— START Excerpted passage —
We shall pay him a visit. There will be a picnic. Tea shall be served.
if my mobo power plug fits like this (with a few extra on the side) is that fine?

asus tuf gaming x570-plus wifi
super flower leadex iii gold

Jinnigan fucked around with this message at 23:10 on Sep 3, 2020

Jinnigan
Feb 12, 2007

We shall pay him a visit. There will be a picnic. Tea shall be served.
im a djpshit. its backwards

Jinnigan
Feb 12, 2007

We shall pay him a visit. There will be a picnic. Tea shall be served.
Is a 20+4 pin enough to power the whole mobo and CPU? The CPU cables I got..... don't actually fit the CPU and PSU on both ends

Fantastic Foreskin
Jan 6, 2013

A golden helix streaked skyward from the Helvault. A thunderous explosion shattered the silver monolith and Avacyn emerged, free from her prison at last.

Jinnigan posted:

Is a 20+4 pin enough to power the whole mobo and CPU? The CPU cables I got..... don't actually fit the CPU and PSU on both ends

Eh? Post pics.

Jinnigan
Feb 12, 2007

We shall pay him a visit. There will be a picnic. Tea shall be served.
interesting, this is the exact problem i have. same issue with the power cable, exact same incorrect CPU cable layout: https://linustechtips.com/main/topic/754718-solved-8-pin-cpu-power-cable-doesnt-fit/

Fantastic Foreskin
Jan 6, 2013

A golden helix streaked skyward from the Helvault. A thunderous explosion shattered the silver monolith and Avacyn emerged, free from her prison at last.

Looks like somebody silkscreened the wrong label on some cables at the factory.

Jinnigan
Feb 12, 2007

We shall pay him a visit. There will be a picnic. Tea shall be served.

Some Goon posted:

Eh? Post pics.



two ends of one CPU cable. both of my two CPU cables are like this

easiest thing will be to express order the compatible EVGA PSU cables? how do i figure out which ones are compatible with the leadex iii gold?
— END Excerpted passage —
— START Input records —
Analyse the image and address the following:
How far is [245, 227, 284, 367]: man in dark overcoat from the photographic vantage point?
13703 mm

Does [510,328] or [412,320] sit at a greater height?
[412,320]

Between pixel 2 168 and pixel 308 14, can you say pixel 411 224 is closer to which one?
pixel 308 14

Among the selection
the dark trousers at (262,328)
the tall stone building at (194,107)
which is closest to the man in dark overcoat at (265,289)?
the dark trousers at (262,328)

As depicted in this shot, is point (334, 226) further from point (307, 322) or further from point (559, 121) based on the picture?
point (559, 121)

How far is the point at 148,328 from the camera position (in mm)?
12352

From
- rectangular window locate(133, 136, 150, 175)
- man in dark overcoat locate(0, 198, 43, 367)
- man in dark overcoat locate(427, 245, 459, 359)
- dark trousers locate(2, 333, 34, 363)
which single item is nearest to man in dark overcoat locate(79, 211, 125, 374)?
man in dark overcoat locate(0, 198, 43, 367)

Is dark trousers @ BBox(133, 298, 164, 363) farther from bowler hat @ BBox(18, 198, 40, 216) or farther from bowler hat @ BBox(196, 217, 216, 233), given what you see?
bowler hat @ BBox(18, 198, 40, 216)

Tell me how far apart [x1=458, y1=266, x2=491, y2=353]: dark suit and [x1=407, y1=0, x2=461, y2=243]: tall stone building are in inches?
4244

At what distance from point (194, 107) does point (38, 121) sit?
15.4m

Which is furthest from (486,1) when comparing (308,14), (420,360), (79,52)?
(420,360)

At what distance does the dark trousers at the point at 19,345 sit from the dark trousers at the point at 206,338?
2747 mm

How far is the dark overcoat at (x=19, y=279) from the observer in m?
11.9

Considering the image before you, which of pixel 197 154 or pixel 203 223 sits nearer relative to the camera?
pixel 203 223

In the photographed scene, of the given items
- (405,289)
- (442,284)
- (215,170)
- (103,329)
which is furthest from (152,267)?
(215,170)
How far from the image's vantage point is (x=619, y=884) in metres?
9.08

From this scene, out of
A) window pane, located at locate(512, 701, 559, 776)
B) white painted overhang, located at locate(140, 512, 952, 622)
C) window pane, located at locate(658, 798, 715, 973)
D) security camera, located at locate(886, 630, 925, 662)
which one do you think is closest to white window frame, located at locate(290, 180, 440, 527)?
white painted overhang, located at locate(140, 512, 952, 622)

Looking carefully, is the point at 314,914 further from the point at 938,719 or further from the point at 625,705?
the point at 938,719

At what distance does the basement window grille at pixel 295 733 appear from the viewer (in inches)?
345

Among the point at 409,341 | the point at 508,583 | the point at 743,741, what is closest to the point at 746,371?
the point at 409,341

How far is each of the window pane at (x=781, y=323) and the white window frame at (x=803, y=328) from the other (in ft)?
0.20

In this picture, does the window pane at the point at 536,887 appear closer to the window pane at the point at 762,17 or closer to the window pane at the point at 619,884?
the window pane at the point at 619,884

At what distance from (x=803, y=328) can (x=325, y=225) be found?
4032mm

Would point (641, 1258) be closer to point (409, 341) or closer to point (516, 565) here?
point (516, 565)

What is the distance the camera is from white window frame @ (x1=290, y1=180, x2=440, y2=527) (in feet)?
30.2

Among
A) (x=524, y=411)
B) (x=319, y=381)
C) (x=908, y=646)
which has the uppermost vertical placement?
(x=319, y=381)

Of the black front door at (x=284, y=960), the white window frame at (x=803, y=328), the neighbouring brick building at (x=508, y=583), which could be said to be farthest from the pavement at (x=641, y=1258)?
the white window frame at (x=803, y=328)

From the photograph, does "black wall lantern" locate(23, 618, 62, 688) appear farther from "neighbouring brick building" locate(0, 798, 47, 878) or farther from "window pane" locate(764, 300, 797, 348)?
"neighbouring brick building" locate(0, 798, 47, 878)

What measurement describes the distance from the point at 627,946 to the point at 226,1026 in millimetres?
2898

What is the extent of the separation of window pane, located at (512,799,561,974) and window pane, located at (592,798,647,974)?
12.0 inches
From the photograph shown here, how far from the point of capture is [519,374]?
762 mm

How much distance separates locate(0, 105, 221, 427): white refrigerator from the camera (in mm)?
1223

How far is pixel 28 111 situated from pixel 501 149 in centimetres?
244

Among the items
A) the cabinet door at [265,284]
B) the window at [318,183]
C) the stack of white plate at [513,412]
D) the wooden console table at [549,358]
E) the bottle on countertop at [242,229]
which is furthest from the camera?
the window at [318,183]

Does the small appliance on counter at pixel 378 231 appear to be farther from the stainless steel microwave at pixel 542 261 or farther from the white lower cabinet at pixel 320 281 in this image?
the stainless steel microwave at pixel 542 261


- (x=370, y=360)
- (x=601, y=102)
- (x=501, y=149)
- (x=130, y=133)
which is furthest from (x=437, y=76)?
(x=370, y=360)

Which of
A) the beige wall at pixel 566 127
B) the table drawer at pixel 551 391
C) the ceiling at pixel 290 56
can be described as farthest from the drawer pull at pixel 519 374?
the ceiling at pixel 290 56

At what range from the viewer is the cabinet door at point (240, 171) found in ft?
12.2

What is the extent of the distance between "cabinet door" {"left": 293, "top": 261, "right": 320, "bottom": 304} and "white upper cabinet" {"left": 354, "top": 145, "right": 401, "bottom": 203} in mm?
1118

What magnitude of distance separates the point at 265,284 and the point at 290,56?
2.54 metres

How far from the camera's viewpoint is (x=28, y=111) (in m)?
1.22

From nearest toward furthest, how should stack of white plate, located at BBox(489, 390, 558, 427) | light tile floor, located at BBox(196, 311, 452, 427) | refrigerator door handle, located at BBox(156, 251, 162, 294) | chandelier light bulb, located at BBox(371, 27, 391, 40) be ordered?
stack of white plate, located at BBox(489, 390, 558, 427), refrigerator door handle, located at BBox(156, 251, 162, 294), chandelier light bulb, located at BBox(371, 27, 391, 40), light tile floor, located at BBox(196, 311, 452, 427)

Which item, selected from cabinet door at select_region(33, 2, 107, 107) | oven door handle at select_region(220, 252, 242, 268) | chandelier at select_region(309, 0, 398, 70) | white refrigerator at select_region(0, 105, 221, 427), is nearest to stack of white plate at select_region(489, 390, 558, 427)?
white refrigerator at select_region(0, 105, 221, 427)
— END Input records —
[Given instruction 1]
In the forum thread about motherboard and CPU power cables, which power supply is listed?
[Given instruction 2]
Output the entries as a numbered list, starting with the line that contains "Which item, selected" and going on through the last line of the entries, with blank lines left out.
These entries have no connection to the forum thread.

[Exercise solution 1]
super flower leadex iii gold

[Exercise solution 2]
1. Which item, selected from cabinet door at select_region(33, 2, 107, 107) | oven door handle at select_region(220, 252, 242, 268) | chandelier at select_region(309, 0, 398, 70) | white refrigerator at select_region(0, 105, 221, 427), is nearest to stack of white plate at select_region(489, 390, 558, 427)?
2. white refrigerator at select_region(0, 105, 221, 427)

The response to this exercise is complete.